Sarah Rose Nordgren works 25 to 30 hours a week as a waitress at an upscale restaurant in Chapel Hill, N.C. She also tutors high- schoolers on their college entrance essays and has an editorial internship at a book publisher. But if something were to go seriously wrong with her health, she'd be in trouble because none of her three jobs offers health insurance.
She's been looking for a full-time job with benefits for several months, but there's nothing on the horizon. So she shuttles between jobs and hopes that she stays healthy.
Nordgren's situation is not unusual. Fewer than a third of employers that offer health insurance make it available to their part-time workers, according to the Kaiser Family Foundation. (Kaiser Health News is a program of the foundation.) And even if health insurance benefits are offered, part-timers, who often work in lower-paid retail, restaurant and service jobs, may not be able to afford them.
The health-care overhaul will greatly improve insurance prospects for part-time workers - but not right away.
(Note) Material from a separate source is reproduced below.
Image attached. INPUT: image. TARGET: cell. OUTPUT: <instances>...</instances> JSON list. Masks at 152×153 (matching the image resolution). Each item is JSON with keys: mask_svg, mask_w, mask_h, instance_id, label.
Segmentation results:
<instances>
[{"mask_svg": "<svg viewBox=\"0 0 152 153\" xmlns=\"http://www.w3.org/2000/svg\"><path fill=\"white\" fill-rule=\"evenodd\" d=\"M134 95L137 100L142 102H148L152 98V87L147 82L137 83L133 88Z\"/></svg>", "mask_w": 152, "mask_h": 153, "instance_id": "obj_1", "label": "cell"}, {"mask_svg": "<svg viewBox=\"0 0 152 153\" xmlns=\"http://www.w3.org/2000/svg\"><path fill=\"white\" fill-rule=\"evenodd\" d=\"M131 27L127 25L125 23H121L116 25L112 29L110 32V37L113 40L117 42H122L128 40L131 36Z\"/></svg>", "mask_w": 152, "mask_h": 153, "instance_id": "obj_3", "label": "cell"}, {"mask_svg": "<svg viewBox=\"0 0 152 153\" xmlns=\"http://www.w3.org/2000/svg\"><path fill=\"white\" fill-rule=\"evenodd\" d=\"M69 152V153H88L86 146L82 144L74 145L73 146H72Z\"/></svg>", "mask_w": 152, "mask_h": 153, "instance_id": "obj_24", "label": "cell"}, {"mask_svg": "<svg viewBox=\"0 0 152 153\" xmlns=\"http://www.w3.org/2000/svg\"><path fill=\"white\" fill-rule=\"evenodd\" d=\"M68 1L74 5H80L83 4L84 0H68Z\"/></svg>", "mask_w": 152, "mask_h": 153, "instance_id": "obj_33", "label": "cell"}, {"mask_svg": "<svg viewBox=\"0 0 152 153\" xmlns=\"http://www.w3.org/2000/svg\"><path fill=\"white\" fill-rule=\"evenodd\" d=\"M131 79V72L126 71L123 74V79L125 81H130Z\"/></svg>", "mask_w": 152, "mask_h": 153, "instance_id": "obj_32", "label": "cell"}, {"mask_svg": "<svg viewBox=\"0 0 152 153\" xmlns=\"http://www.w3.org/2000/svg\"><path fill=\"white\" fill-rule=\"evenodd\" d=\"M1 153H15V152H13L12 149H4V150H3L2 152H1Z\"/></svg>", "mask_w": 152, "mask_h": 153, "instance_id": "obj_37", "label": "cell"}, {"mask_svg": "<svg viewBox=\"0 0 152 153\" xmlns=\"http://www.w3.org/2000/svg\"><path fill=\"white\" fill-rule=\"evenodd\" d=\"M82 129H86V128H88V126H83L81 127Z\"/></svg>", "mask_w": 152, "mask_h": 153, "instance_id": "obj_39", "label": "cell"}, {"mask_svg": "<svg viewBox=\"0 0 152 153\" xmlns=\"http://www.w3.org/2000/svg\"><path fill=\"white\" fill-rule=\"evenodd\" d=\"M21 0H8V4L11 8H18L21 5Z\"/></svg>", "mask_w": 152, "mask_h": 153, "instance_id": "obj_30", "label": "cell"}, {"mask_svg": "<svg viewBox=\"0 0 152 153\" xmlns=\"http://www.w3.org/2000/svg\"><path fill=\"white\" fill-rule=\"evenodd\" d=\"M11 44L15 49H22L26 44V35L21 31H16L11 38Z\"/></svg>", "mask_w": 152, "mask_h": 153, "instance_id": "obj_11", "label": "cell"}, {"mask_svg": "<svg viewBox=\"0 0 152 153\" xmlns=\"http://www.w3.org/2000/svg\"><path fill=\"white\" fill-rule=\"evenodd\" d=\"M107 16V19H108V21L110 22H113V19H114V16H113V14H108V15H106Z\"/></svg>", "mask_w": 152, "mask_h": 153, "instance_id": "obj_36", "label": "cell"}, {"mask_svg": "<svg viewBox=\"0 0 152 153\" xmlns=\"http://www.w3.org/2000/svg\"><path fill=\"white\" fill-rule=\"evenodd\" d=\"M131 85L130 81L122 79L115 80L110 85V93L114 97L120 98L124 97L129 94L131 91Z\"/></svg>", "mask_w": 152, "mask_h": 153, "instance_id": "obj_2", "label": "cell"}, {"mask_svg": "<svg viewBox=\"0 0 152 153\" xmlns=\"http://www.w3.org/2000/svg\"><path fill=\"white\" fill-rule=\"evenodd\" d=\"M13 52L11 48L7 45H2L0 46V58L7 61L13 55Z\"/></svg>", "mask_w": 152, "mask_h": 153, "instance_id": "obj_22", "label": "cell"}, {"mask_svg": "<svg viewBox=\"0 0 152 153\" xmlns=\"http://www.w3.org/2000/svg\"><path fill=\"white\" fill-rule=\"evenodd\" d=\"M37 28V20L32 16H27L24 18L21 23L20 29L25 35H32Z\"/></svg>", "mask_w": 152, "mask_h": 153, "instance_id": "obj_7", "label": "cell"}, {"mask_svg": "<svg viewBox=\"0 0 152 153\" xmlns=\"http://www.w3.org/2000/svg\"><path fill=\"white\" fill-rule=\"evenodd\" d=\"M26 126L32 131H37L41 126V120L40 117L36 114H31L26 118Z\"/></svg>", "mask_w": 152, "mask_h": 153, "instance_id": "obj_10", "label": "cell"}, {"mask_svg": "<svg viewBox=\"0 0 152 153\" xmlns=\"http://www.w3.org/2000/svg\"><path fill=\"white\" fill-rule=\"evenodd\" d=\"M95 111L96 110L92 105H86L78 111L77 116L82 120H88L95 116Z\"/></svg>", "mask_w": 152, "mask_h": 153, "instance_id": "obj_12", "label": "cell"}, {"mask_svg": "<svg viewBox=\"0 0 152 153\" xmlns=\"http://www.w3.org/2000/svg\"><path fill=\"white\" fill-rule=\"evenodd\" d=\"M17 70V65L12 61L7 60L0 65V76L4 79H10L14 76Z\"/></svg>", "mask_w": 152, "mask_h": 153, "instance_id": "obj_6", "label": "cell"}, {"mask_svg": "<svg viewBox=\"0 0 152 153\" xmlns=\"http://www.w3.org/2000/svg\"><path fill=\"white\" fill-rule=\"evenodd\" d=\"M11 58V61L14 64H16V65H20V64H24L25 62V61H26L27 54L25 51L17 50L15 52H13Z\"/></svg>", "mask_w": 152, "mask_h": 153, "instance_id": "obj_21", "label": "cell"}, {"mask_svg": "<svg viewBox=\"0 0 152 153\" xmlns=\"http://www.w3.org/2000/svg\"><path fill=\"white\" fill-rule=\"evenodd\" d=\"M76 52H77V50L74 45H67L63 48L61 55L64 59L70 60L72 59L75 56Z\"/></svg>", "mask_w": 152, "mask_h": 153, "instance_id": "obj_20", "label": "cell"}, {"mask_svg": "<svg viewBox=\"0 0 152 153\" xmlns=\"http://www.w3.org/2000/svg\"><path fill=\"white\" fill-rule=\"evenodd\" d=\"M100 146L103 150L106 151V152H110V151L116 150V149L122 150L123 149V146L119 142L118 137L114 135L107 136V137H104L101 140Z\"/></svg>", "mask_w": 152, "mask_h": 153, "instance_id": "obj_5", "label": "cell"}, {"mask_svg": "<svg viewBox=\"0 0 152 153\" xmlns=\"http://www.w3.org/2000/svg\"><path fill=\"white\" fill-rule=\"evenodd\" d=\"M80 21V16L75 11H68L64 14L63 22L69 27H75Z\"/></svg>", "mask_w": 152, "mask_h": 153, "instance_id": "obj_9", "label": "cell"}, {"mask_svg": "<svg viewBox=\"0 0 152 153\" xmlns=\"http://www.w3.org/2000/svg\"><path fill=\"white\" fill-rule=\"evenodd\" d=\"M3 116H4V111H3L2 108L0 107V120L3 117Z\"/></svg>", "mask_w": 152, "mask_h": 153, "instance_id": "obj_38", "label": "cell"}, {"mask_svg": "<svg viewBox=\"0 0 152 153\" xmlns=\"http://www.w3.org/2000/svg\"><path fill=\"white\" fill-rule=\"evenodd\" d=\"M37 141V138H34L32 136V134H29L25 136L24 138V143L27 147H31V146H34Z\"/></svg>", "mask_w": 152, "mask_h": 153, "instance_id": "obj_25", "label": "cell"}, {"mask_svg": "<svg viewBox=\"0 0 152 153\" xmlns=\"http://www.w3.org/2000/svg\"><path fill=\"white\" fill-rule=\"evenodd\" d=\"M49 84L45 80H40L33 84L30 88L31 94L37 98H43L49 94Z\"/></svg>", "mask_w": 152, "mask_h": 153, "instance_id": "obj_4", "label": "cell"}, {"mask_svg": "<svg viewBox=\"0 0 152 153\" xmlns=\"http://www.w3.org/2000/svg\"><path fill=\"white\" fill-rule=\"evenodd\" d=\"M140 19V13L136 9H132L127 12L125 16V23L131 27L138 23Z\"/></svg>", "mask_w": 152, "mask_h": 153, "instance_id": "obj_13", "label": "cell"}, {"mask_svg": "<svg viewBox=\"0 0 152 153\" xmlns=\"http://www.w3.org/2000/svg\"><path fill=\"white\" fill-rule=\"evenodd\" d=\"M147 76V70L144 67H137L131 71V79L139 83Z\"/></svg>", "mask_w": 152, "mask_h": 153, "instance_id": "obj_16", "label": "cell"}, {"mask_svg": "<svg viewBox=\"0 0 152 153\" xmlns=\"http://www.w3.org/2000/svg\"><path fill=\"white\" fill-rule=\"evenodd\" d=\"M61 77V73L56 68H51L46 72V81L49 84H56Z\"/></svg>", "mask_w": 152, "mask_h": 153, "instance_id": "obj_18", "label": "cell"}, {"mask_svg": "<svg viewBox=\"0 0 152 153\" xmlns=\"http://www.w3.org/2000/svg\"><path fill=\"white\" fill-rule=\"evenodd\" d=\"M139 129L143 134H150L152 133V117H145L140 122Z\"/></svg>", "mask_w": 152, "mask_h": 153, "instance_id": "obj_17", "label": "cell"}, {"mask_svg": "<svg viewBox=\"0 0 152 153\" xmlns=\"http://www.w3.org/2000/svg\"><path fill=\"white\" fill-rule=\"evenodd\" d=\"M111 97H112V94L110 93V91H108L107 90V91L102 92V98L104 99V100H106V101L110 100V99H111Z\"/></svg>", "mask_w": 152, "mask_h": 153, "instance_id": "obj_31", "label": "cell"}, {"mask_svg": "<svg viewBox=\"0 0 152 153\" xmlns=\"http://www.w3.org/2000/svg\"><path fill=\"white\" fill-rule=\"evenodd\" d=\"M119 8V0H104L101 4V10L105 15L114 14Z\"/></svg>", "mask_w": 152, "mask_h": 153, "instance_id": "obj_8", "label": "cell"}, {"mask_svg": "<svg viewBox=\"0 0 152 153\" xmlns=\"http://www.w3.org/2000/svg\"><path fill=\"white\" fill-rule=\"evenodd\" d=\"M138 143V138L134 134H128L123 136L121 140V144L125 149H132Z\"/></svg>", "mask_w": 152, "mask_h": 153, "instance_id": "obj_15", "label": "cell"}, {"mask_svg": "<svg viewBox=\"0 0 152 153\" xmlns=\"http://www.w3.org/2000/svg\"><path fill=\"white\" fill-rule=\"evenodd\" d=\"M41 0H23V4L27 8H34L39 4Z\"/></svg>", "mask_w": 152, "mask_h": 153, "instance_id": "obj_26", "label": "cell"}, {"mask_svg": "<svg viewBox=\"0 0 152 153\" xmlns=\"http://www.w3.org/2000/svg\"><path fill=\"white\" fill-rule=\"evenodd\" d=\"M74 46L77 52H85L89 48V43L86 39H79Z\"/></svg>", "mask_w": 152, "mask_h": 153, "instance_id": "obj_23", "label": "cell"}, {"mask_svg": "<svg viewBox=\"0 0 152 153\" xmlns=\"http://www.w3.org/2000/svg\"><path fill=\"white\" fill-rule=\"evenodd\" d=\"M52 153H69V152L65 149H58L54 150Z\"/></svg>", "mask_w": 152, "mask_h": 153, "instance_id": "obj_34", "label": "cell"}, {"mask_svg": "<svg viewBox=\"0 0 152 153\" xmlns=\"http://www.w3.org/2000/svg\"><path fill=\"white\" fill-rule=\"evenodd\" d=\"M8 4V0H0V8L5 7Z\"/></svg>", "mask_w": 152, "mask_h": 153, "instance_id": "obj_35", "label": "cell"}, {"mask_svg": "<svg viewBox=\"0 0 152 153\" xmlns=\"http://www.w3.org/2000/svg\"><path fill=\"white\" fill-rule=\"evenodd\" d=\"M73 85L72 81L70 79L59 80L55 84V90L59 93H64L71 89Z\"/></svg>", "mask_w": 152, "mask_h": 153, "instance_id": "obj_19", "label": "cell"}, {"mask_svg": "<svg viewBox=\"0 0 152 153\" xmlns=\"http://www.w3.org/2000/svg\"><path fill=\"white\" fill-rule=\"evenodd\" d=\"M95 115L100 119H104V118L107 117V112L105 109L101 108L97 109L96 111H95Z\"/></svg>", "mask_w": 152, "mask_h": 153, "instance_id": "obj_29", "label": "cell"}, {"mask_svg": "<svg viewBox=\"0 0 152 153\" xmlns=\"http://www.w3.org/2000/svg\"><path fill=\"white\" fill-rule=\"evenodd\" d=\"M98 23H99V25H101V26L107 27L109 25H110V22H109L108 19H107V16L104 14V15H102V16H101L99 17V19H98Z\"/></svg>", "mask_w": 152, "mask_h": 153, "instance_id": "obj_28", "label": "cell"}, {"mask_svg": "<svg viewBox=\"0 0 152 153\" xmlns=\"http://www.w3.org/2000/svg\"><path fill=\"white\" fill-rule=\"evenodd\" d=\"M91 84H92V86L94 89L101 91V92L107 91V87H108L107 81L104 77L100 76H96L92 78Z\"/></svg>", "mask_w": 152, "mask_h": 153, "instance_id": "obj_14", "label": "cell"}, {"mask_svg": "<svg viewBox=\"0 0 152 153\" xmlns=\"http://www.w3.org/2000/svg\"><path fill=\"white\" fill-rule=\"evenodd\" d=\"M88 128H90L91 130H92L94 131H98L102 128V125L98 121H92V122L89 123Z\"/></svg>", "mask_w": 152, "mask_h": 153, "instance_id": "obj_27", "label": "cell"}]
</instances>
Starting in 2014, the state-based exchanges, designed to help people find affordable health insurance, will offer a choice of subsidized health plans with different levels of coverage for part-timers and others who don't get insurance through their jobs. The law also expands the Medicaid program to permit adults with incomes up to 133 percent of the poverty level (for an individual, that's $14,410 this year) to qualify for coverage.
But 2014 is more than three years away. In the interim, part-timers may have limited options. In Nordgren's case, she signed up for a program through the restaurant that allows her to get primary care services for $60 a visit through Piedmont Health Services, a network of six community health centers.
"It's not insurance, but it's accessible and affordable for ongoing needs," says Briggs Wesche, the general manager of A Southern Season, the gourmet market that houses the restaurant where Nordgren works.
Community health centers are a good option for part-timers and others without insurance. The centers serve all comers, and fees are generally charged on a sliding scale based on income. Center locations can be found on the Health Resources and Services Administration Web site, www.hrsa.gov; local public health departments and primary care associations may also list affordable programs.
Businesses are only beginning to grapple with the changes that the new health-care law will bring. Starting in the fall, health plans are required to eliminate lifetime limits on coverage as well as most annual limits on specific services. This could spell trouble for the many businesses that offer so-called limited-benefit plans to their part-time workers.
The YMCA of Greater Rochester in New York offers this type of plan to its 450 part-time workers. The plan pays for five in-network doctor visits a year, with $10 co-payments. It covers $11,000 annually for hospitalization. Prescription drug coverage maxes out at $500 a year. For these and other services, individuals pay $968 annually, and families pay $2,804.
Patient advocates have criticized such limited-benefit plans for offering skimpy coverage at a high price. Only 29 workers have signed up for the YMCA plan, according to Fernan Cepero, vice president of human resources at the Y. However, the Department of Health and Human Services may be thinking that these plans are better than no coverage at all. Guidance explaining the rules for eliminating the annual and lifetime limits says limited-benefit plans may request a delay.
Starting in 2014, businesses may face penalties if they don't cover full-time workers, but they won't be penalized for not covering employees who work less than 30 hours per week. In a recent survey of 800 employers by human resources consultant Mercer, more than half of those that don't provide insurance to workers at that threshold said they would consider reducing workers' hours.
Fortunately, even if employers trim workers' hours, the exchanges will offer an alternative for part-time workers.
That can't happen too soon for such workers as Cheneta Forest, who works 20 hours a week at a restaurant in New Orleans. Forest, 42, has diabetes. Her job doesn't offer health insurance. She goes to the emergency room two or three times every week because she feels sick or needs insulin. At $45 a visit, plus $50 for the insulin, her monthly ER expenses would easily cover a health insurance premium. But no one will insure her. "I'm a sickly person, and I need health insurance," she says. "It's a big problem."